### Task requirements:
Set the entries down once more, exactly as they are worded.

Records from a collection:

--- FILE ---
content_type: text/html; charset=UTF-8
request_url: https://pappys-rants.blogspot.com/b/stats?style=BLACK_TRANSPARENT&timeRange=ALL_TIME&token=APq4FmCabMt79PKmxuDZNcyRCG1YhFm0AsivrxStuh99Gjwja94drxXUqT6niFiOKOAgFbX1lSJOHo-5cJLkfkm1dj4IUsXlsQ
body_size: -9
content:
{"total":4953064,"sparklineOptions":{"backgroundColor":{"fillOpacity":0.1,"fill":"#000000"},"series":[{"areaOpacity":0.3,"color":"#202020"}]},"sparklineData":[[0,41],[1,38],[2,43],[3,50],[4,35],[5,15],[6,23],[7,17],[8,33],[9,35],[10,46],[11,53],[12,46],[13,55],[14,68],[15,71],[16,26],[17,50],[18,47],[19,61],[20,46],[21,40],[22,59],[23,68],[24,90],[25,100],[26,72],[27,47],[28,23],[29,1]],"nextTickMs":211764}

### Result of this task:
--- FILE ---
content_type: text/html; charset=UTF-8
request_url: https://pappys-rants.blogspot.com/b/stats?style=BLACK_TRANSPARENT&timeRange=ALL_TIME&token=APq4FmCabMt79PKmxuDZNcyRCG1YhFm0AsivrxStuh99Gjwja94drxXUqT6niFiOKOAgFbX1lSJOHo-5cJLkfkm1dj4IUsXlsQ
body_size: -9
content:
{"total":4953064,"sparklineOptions":{"backgroundColor":{"fillOpacity":0.1,"fill":"#000000"},"series":[{"areaOpacity":0.3,"color":"#202020"}]},"sparklineData":[[0,41],[1,38],[2,43],[3,50],[4,35],[5,15],[6,23],[7,17],[8,33],[9,35],[10,46],[11,53],[12,46],[13,55],[14,68],[15,71],[16,26],[17,50],[18,47],[19,61],[20,46],[21,40],[22,59],[23,68],[24,90],[25,100],[26,72],[27,47],[28,23],[29,1]],"nextTickMs":211764}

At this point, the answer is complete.